Eth0 to połączenie przewodowe( faktycznie Realtek), którego używałem dotąd i wciąż  działą poprawnie. Moja karta wifi to Boardcom 4313 widziana jako eth1.

Zgodnie z lspci dla karty wifi:

Kernel driver in use: wl

Kernel modules: wl

lsmod:

wl size:2539639 Used by: 0 

Dodam moje kolejne obserwacje  :Smile: 

Przy wyłączonym wicd ifconfig eth1 up przebiega poprawnie, jutro zdejme z mojego routera zabezpiecznia sieci i spróbuje sie połączyc bez wicd.

_DO ZROBIENIA_:
1. Odpowiedz krótko na podstawie wpisu o karcie wifi:
(a) Jako które urządzenie widziana jest karta wifi?
(b) Jaki sterownik jądra jest używany dla karty wifi według lspci?
(c) Co ma zostać jutro zdjęte z routera?
2. Przepisz bez żadnych zmian fragment wpisu o karcie wifi od słów "Eth0 to połączenie" aż do słów "widziana jako eth1." włącznie.
Dane zamieszczone dalej pochodzą z innego źródła.

_ZEBRANE DANE_:

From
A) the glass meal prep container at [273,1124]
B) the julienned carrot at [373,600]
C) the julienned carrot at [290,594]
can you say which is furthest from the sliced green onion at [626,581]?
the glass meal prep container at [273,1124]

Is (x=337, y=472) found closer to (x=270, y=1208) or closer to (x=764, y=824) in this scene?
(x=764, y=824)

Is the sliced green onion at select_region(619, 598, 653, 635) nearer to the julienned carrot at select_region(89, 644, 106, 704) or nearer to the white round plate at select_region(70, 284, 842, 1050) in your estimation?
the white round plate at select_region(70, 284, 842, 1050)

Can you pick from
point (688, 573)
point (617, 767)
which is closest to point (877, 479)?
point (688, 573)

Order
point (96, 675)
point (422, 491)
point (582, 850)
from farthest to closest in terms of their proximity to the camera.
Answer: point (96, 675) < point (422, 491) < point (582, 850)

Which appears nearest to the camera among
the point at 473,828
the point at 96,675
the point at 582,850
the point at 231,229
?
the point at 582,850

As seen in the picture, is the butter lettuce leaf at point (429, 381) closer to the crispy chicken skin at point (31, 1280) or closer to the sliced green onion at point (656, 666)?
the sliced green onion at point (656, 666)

_ODPOWIEDZI_:
1.
(a) Jako eth1.
(b) Sterownik wl.
(c) Zabezpieczenia sieci.

2.
Eth0 to połączenie przewodowe( faktycznie Realtek), którego używałem dotąd i wciąż  działą poprawnie. Moja karta wifi to Boardcom 4313 widziana jako eth1.